今回のレポートでは、Chromeブラウザのユーザーを標的として悪意ある拡張機能を搭載した偽広告で拡散される、ChromeLoaderマルウェアの新たな亜種について報告されている。一方、世界的に最も攻撃されている業種・業界のリストでは通信業界が2位にランクインし、保健医療業界は今年初めてランキングから外れたという。
ChromeLoaderは2022年に初めて確認されたマルウェアで、Google Chromeを標的としたブラウザハイジャッカーである。

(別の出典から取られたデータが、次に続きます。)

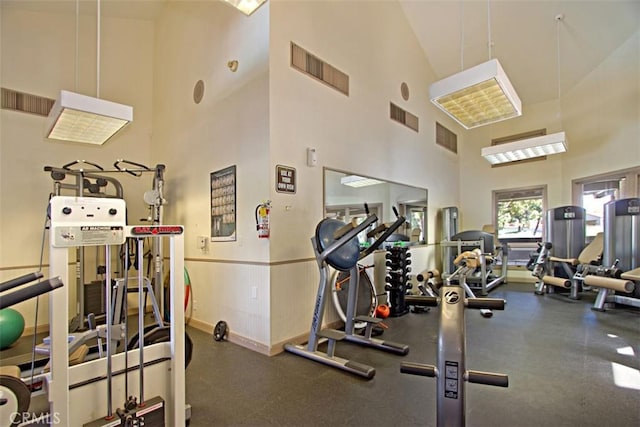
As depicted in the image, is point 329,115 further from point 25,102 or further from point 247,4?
point 25,102

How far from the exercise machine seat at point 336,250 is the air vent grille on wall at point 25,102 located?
4.49 m

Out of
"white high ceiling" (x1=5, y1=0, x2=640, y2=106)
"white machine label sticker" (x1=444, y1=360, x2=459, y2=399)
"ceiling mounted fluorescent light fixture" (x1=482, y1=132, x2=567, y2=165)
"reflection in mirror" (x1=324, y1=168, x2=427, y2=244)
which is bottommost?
"white machine label sticker" (x1=444, y1=360, x2=459, y2=399)

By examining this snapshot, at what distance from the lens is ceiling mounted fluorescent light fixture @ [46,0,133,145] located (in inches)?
124

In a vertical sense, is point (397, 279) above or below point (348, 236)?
below

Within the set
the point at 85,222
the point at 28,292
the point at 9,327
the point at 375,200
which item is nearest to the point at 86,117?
the point at 85,222

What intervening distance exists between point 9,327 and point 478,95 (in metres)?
6.10

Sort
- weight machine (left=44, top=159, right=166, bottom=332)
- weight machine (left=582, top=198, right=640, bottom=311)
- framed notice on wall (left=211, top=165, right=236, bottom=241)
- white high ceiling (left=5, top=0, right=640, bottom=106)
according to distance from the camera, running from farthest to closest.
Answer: white high ceiling (left=5, top=0, right=640, bottom=106)
weight machine (left=582, top=198, right=640, bottom=311)
weight machine (left=44, top=159, right=166, bottom=332)
framed notice on wall (left=211, top=165, right=236, bottom=241)

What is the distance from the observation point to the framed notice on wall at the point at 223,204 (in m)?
3.96

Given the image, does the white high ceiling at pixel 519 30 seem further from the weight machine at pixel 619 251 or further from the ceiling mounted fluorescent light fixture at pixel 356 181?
the weight machine at pixel 619 251

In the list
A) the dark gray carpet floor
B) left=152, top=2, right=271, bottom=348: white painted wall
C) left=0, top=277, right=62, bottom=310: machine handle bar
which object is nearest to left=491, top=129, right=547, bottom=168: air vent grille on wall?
the dark gray carpet floor

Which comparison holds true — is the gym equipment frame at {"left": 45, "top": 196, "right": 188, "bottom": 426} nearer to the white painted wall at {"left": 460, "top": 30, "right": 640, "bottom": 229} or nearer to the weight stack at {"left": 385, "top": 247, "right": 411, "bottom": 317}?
the weight stack at {"left": 385, "top": 247, "right": 411, "bottom": 317}

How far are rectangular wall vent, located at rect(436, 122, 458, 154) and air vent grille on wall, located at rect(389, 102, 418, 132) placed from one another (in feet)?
3.97

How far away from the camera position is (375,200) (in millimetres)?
5176

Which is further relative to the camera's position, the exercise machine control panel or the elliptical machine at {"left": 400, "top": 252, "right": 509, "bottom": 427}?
the exercise machine control panel
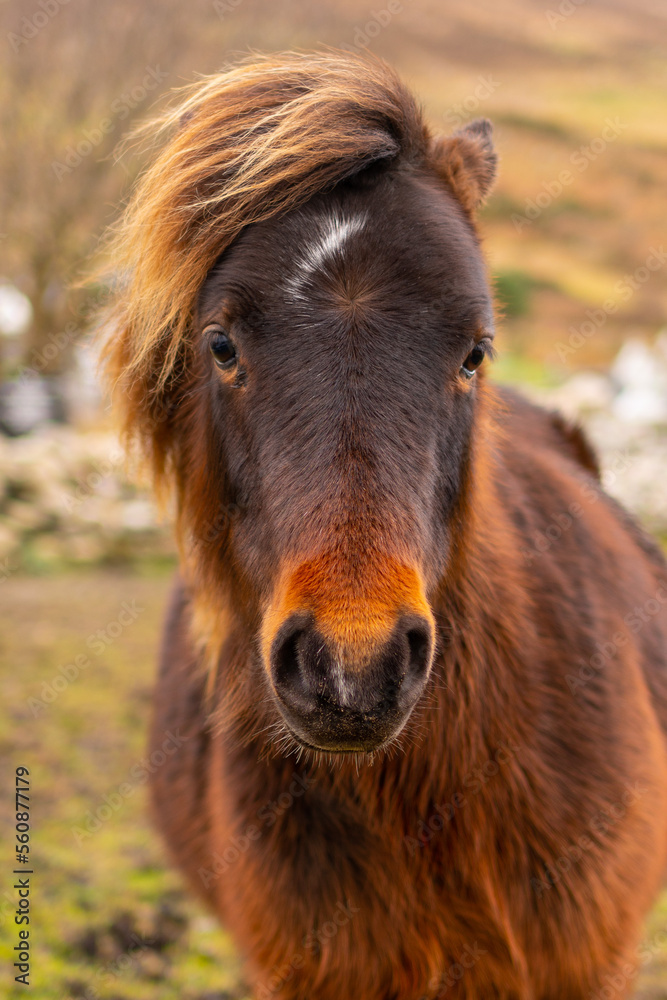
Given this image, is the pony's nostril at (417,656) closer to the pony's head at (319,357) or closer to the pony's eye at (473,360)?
the pony's head at (319,357)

8月の上位マルウェアファミリーのリストで10位にランクインした同マルウェアは、偽のウェブ広告を通してブラウザに悪質な拡張機能を密かにインストールするよう設計されているとしている。
「Shampoo」と呼ばれる偽広告キャンペーンでは、騙された被害者はVBScriptファイルを実行するよう誘導され、悪意あるChrome拡張機能をインストールしてしまうことになるとのこと。ブラウザ上にインストールされると、この拡張機能は個人情報を収集したり、不要な広告でブラウジングを妨害したりするという。

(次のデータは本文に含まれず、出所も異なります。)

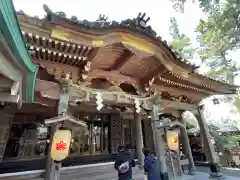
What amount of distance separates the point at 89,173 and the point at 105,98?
310cm

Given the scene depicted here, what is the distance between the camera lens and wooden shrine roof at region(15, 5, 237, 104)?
13.4 feet

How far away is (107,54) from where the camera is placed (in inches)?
212

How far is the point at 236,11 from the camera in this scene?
9344 millimetres

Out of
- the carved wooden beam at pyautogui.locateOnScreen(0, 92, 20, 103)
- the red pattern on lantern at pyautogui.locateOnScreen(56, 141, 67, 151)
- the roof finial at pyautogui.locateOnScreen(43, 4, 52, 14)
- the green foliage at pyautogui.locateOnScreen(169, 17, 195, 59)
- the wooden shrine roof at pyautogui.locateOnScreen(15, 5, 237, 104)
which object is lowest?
the red pattern on lantern at pyautogui.locateOnScreen(56, 141, 67, 151)

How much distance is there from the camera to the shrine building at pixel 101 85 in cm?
438

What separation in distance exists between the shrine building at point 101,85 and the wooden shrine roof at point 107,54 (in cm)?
2

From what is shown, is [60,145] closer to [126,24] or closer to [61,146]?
[61,146]

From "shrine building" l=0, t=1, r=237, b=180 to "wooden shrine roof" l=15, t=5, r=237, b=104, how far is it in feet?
0.06

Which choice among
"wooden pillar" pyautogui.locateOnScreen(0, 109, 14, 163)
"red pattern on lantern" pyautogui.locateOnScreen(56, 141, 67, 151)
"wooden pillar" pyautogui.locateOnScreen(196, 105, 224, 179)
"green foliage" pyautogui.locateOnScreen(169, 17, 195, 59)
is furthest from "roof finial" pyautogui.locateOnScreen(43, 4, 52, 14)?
"green foliage" pyautogui.locateOnScreen(169, 17, 195, 59)

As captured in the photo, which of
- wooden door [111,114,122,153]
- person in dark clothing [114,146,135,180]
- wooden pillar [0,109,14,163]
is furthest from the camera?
wooden door [111,114,122,153]

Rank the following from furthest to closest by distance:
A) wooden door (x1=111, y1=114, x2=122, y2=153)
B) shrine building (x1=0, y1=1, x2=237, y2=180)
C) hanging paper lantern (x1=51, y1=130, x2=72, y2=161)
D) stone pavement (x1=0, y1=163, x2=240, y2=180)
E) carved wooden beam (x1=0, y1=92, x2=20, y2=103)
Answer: wooden door (x1=111, y1=114, x2=122, y2=153) → stone pavement (x1=0, y1=163, x2=240, y2=180) → shrine building (x1=0, y1=1, x2=237, y2=180) → hanging paper lantern (x1=51, y1=130, x2=72, y2=161) → carved wooden beam (x1=0, y1=92, x2=20, y2=103)

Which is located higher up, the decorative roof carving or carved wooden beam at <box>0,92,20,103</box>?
the decorative roof carving

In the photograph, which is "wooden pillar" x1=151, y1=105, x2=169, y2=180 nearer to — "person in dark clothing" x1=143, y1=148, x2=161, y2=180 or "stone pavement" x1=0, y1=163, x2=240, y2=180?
"person in dark clothing" x1=143, y1=148, x2=161, y2=180

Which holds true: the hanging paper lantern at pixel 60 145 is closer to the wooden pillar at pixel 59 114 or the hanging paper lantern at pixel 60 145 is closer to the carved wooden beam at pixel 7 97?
the wooden pillar at pixel 59 114
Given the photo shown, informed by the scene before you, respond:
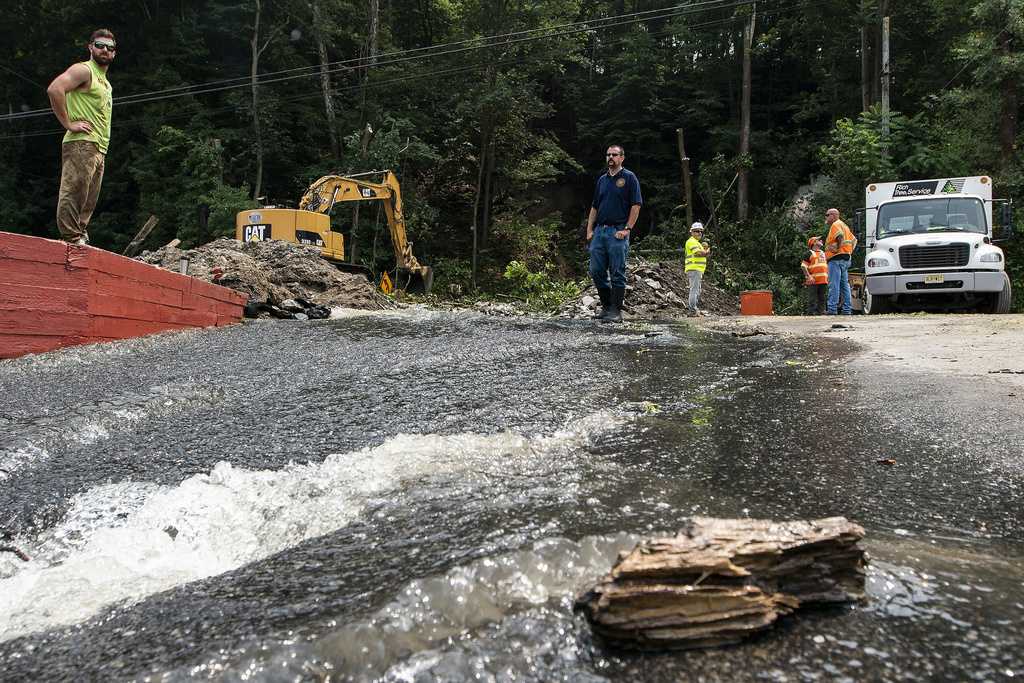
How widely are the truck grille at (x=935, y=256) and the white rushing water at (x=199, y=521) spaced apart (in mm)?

8月には、FBIがQbot(別名:Qakbot)を対象にした世界的な作戦で勝利を収めたと発表。「オペレーション・ダックハント(Operation Duck Hunt)」では、FBIがボットネットの掌握に成功して、Qbotに感染したデバイスからマルウェアを除去し、相当数の感染したデバイスを特定したとしている。
Qbotは、ランサムウェア攻撃などの様々なサイバー犯罪活動に使用されるマルウェアの配信サービスへと進化しており、通常、フィッシング攻撃キャンペーンを通じて拡散し、他の脅威アクターと連携している。Qbotは8月中も引き続き最も流行しているマルウェアだったが、チェック・ポイントによれば、FBIの作戦後その影響力が大幅に減少したことが確認されているという。

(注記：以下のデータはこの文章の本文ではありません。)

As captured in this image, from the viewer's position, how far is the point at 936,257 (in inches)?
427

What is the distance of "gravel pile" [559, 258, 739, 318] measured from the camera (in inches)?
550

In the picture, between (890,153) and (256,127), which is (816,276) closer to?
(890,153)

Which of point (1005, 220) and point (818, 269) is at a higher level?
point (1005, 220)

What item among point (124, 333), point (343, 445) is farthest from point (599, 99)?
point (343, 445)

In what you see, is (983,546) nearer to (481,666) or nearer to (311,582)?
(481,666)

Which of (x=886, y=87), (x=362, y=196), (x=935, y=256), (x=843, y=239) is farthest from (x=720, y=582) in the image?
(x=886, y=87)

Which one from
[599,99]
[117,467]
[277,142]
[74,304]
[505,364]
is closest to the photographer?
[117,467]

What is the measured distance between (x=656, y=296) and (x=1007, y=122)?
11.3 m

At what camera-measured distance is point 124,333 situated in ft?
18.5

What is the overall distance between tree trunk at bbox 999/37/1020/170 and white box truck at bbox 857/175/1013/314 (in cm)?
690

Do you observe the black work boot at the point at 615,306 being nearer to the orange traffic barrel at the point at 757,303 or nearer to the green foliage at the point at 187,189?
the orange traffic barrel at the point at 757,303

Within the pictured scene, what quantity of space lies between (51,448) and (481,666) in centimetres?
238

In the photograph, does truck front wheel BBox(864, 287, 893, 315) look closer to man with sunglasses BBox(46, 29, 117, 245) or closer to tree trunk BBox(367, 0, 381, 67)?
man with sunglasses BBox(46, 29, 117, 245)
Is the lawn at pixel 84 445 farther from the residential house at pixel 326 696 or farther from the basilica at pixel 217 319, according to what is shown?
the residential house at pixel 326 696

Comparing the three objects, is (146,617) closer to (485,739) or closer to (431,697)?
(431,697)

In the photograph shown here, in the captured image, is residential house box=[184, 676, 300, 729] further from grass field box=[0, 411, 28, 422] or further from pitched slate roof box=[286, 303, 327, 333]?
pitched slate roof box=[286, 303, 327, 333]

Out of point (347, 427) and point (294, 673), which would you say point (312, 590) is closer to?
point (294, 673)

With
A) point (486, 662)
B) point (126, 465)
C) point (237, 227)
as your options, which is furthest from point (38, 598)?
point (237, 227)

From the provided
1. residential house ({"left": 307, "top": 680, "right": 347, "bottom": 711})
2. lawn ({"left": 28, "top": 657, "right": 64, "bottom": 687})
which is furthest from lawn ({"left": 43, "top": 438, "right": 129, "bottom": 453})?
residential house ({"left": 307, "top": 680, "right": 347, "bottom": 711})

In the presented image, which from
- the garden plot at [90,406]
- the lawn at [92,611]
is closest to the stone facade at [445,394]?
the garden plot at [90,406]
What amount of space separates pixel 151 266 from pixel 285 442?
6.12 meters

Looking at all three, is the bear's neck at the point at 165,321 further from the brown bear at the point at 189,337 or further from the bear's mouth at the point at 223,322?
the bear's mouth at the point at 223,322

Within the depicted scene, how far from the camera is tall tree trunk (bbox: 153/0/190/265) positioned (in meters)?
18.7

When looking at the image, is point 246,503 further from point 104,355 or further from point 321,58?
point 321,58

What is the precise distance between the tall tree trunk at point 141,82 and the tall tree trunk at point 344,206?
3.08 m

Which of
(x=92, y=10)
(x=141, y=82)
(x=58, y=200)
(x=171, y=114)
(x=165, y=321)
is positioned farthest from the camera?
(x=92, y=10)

また、8月の世界的に最も攻撃されている業種・業界のランキングでは、2023年に入って初めて通信業界が保健医療業界を抜き、第2位にランクインした。今年に入ってから通信業界の組織がサイバー攻撃に直面した例は複数あるとのこと。3月には、中国政府の支援を受けたサイバースパイ集団APT41が、中東の電気通信業界を標的とした攻撃を行ったことが確認された。脅威アクターは、インターネットにアクセス可能なMicrosoft Exchangeサーバに侵入し、コマンドの実行、偵察、認証情報の窃取、ラテラルムーブメントやデータ流出などを行うとしている。